Neste A Força das Coisas Simone já percebe nuances do feminismo. O que a leva por esse caminho, pasmem é a amante do Sartre. Ela e Sartre tinham um casamento aberto. Viviam intelectualmente unidos, moravam juntos ou separados, mas cada um tinha liberdade para ter seus relacionamentos. Ele com sua namora americana e ela também com seu namorado americano. Depois outros namorados e namoradas. Ambos eram bissexuais. Embora ela não assuma em suas memórias, mas nas cartas e nos diários que ambos deixaram revelou-se muito mais sobre o casal. E um certo desencanto por eles também.

Viajavam muito. Ela sozinha ou com Sartre. Dando palestras e participando de estreias das suas peças ou lançamento de livros. Passavam meses em algum pais. Acho que viajaram pelo mundo todo, várias vezes.

Tinham um circulo de amigos invejável. De Camus, Merleau-Ponty, Breton, Picasso, enfim todos os que circulavam por Paris pós guerra  de 45. Mas Camus rompeu com Sartre por que Camus era de direita e Sartre de esquerda. Perderam muitos amigos por conta da polarização politica. Também relata a chegada De Gaulle ao poder. E as pessoas se manifestando nos cafés e restaurantes com Abaixo De Gaulle! Viva de Gaulle!

Simone conta como foi escrever o Segundo Sexo. Como foi a escolha do título. A recepção do primeiro volume foi boa, mas do segundo foi uma confusão. Passaram a ataca-la de todas as formas. Em público, como acontece hoje no Brasil com quem frequente restaurantes e hospitais. Ameças de morte, bilhetes ofensivos. Tudo porque ela ousou descrever a anatomia dos órgãos sexuais de ambos os sexos e dizer claramente para que eles serviam. Ousadia que nem os anatomistas da época o fariam.O tamanho do preconceito com o que deveria ser intimo e escondido se revela na reação machista e misógina não só de homens mas de mulheres também.

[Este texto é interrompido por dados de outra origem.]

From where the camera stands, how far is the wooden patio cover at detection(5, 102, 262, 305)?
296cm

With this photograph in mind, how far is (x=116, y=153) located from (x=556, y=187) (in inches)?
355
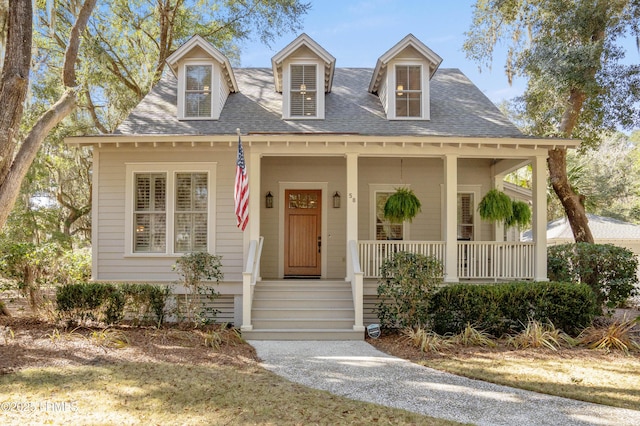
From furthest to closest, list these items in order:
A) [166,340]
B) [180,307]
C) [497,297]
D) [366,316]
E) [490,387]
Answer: [366,316] < [180,307] < [497,297] < [166,340] < [490,387]

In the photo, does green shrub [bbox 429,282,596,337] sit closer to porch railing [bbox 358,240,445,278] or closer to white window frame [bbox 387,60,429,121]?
porch railing [bbox 358,240,445,278]

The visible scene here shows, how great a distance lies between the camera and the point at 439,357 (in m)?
6.64

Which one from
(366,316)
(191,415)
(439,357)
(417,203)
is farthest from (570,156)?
(191,415)

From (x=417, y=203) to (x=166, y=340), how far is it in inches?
218

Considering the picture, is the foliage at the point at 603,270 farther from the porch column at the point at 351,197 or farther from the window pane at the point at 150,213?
the window pane at the point at 150,213

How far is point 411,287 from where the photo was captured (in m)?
7.75

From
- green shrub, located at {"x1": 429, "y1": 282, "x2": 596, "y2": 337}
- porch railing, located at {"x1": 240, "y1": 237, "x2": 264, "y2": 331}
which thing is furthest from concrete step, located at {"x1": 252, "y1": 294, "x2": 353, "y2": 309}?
green shrub, located at {"x1": 429, "y1": 282, "x2": 596, "y2": 337}

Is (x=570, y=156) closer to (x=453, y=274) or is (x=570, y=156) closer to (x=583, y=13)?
(x=583, y=13)

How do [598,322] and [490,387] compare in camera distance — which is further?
[598,322]

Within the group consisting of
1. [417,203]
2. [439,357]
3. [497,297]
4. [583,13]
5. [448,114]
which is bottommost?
[439,357]

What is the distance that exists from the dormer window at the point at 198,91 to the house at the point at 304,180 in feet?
0.08

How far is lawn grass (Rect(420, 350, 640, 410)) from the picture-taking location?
5.04 m

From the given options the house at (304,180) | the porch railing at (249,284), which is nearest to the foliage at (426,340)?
the house at (304,180)

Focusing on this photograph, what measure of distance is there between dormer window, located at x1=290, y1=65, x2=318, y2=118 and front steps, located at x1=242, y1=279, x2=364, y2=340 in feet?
13.0
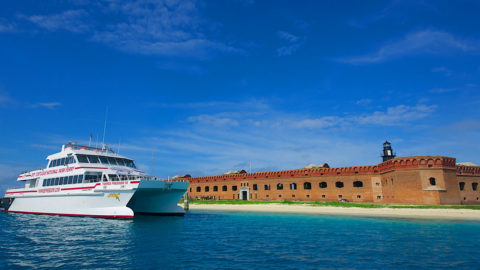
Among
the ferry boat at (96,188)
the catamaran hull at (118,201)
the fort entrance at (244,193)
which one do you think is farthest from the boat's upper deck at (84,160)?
the fort entrance at (244,193)

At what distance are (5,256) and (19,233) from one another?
24.4 feet

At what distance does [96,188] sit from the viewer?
23.9m

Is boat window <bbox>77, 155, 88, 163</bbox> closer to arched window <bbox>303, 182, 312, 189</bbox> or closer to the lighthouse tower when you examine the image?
arched window <bbox>303, 182, 312, 189</bbox>

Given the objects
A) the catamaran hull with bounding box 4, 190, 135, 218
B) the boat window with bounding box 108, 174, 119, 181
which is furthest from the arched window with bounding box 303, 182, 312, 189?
the catamaran hull with bounding box 4, 190, 135, 218

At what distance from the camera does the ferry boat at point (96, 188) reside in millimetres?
22891

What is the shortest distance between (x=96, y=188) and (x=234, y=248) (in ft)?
51.1

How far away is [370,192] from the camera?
133 feet

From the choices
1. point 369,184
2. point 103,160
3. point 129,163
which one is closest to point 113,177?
point 103,160

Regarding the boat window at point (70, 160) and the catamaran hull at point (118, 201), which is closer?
the catamaran hull at point (118, 201)

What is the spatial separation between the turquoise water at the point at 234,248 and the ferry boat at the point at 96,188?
369 centimetres

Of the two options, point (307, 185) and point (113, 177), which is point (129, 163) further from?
point (307, 185)

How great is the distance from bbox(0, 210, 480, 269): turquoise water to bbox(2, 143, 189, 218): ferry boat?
3694mm

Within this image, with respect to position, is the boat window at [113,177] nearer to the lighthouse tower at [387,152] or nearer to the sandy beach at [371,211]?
the sandy beach at [371,211]

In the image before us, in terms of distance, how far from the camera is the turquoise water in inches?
424
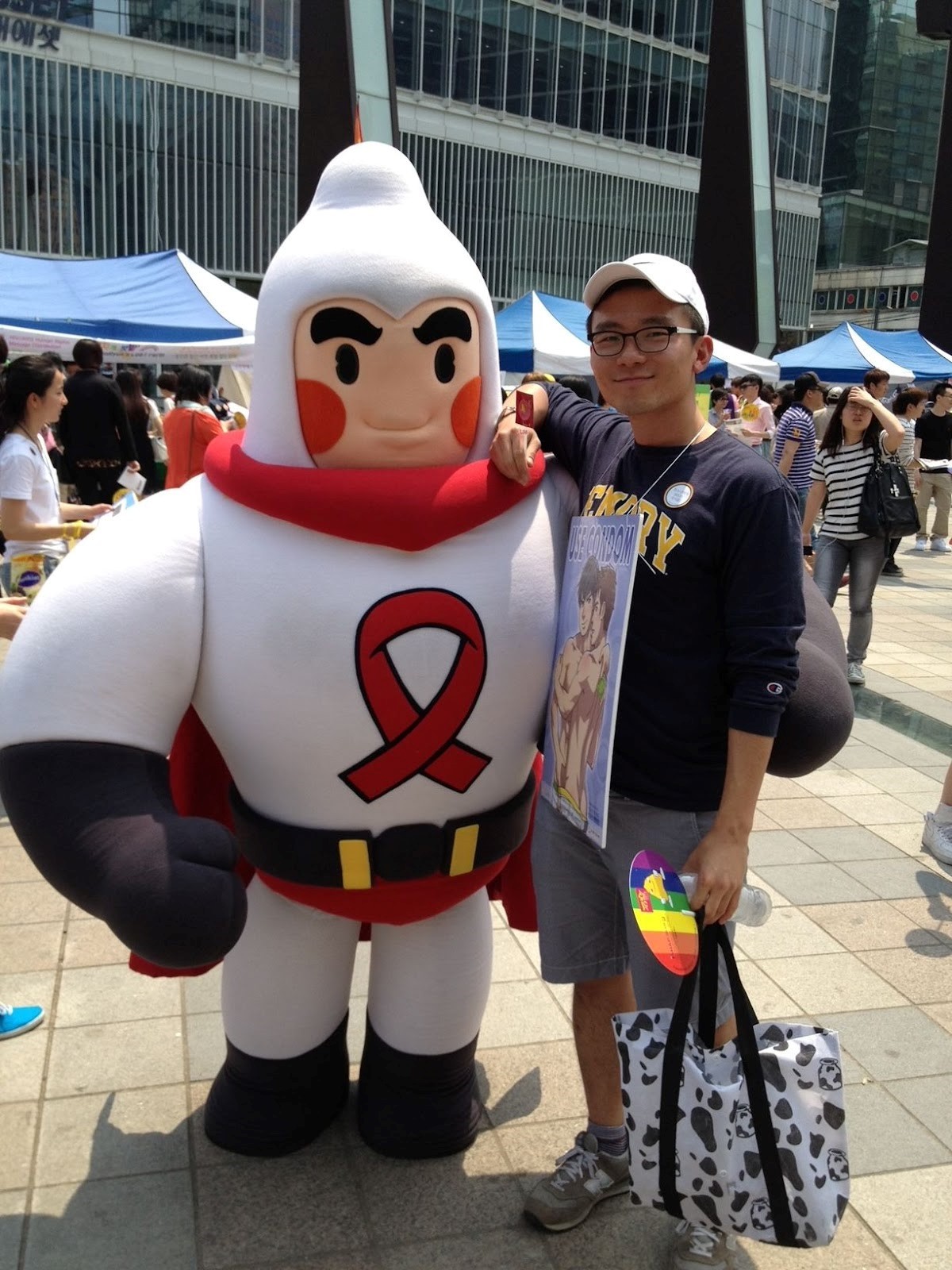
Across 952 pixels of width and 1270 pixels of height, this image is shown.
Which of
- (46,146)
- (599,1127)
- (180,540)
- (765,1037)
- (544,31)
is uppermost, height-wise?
(544,31)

O relato da viagem de Sartre e Simone ao Brasil está no capítulo X. Eles vieram ao Brasil a convite de Jorge Amado e Zélia Gattai , onde permaneceram por dois meses. A viagem começa pelo Recife. Simone é a típica exploradora, muito comum nos dias de hoje, mas não tão comum em seu tempo. Ela queria ver tudo, saber tudo e se embrenhava nos lugares. Já havia lido Gilberto Freyre, Casa Grande e Senzala. Eu ainda não li.

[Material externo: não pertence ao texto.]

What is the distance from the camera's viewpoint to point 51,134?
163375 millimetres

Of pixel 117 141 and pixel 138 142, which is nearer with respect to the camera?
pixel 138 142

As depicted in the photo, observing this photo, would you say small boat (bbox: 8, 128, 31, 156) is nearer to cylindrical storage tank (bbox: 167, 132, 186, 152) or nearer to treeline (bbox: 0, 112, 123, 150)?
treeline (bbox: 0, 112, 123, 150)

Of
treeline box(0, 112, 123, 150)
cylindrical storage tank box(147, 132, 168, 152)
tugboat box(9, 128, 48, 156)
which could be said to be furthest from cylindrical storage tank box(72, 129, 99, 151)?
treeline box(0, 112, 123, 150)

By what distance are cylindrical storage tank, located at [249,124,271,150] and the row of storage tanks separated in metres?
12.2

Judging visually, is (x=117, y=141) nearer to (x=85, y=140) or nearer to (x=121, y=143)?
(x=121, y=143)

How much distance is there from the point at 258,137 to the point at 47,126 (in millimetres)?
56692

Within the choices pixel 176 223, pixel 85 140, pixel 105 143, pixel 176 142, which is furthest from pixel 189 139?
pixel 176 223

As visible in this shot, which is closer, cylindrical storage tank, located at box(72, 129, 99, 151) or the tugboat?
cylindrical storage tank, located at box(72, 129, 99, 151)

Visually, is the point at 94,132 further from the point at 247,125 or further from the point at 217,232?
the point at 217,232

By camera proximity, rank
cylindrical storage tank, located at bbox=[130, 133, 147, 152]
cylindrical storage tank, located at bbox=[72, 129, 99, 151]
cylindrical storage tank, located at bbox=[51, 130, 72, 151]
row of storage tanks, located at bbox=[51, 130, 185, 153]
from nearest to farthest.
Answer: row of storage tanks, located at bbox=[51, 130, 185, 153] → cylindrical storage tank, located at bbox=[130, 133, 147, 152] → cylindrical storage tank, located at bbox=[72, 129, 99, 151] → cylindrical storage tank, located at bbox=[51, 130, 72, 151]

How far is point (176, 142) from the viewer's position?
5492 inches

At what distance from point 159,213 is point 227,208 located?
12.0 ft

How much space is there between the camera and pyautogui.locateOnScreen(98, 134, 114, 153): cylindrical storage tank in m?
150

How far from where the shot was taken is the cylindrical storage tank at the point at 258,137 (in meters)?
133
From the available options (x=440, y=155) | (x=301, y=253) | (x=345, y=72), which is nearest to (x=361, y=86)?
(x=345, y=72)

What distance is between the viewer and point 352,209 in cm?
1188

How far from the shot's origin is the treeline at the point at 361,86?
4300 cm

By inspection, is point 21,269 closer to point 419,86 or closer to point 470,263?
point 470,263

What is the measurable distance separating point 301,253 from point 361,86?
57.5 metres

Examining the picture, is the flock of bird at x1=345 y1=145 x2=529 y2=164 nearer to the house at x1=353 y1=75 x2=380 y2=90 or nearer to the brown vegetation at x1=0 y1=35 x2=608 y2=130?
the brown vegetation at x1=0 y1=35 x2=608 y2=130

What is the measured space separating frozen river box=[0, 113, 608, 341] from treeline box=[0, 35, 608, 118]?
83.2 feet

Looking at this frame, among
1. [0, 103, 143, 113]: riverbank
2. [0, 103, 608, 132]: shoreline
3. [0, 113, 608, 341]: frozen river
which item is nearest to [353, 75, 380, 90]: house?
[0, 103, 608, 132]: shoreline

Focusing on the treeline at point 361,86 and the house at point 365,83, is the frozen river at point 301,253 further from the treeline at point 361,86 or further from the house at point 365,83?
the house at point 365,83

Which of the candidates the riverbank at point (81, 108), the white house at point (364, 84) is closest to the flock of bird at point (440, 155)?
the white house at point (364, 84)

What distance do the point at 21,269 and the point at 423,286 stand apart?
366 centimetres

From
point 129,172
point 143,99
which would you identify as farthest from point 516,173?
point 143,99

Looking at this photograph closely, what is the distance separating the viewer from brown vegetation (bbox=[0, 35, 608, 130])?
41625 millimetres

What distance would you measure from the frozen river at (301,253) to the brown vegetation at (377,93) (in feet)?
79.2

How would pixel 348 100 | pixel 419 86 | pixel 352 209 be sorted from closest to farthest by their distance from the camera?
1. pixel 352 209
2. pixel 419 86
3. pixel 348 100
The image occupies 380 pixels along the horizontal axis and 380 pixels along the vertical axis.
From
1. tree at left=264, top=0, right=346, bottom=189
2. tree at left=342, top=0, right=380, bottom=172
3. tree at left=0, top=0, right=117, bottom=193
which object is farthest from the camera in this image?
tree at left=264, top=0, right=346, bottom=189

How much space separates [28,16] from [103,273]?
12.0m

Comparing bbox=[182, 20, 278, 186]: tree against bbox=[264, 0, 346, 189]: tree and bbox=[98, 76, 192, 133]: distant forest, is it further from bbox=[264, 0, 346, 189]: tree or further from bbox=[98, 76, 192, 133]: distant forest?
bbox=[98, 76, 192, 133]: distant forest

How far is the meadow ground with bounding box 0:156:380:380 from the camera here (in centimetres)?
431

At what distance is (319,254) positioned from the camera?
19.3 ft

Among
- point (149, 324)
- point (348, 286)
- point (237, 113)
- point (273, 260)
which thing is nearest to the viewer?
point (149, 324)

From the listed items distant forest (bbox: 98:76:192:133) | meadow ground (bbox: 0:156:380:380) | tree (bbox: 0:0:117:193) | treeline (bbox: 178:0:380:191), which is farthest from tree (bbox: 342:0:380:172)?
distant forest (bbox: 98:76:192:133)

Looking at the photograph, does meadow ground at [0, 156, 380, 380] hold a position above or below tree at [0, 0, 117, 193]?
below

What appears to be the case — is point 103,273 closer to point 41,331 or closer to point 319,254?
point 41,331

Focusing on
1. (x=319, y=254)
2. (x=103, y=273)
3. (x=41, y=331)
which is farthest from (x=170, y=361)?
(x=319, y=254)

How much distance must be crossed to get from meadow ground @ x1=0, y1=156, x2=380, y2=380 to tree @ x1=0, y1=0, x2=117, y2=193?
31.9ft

Fizeram-na experimentar de tudo que se pode oferecer aos turistas: caipirinha, suco de frutas exóticas, como maracujá, para ela, feijoada, água de coco, cordel, Depois foi para Salvador onde encontrou Zélia Gattai. Jorge Amado não deixou de lhes mostrar a pobreza das cidades e os levou ao um terreiro de candomblé. Além de fazendas de cacau, cana de açúcar, hidroelétricas, plataformas de petróleo.

Sobre a Petrobras ela diz: "Pressionado por uma violenta corrente antiamericana, Vargas criou em 1953 a Petrobras: nenhum capital estrangeiro poderia , dai em diante, ser investido na exploração do petróleo, o que significava um golpe para as companhias petrolíferas americanas. Um ano mais tarde, o clã "americano' levou Vargas ao suicídio, mas o monopólio permaneceu."

Parece que ainda estamos lutando por esse monopólio. enquanto alguns querem entregá-lo aos petroleiros americanos de bandeja, outros morrem para protege-lo. Simone, se estivesse viva, veria que a roda gira e volta sempre no mesmo lugar.

Sobre a política ela diz: "No Brasil grassa a corrupção, face a um povo de insondável miséria e sem defesa, os ricos formam uma espécie de máfia, que só pensa em encher os bolsos, e o mais rápido possível. " Isso ela escreveu por volta de 1960-61, mas será sempre atual.

Depois do nordeste Simone e Sartre vão para o Rio onde circulam com os Amado e amigos deles por toda a cidade. Não era época de Carnaval por isso não havia atividade para mostrar a eles, mas era época de eleição já que a capital Brasília estava sendo finalizada e o Rio deixara de ser a capital do país. Jânio era o candidato mais popular com sua alegoria de varrer a corrupção do país. As pessoas usavam broches com uma vassourinha. Simone foi levada de lá para cá em comícios dividindo espaço nos carros com cabos eleitorais.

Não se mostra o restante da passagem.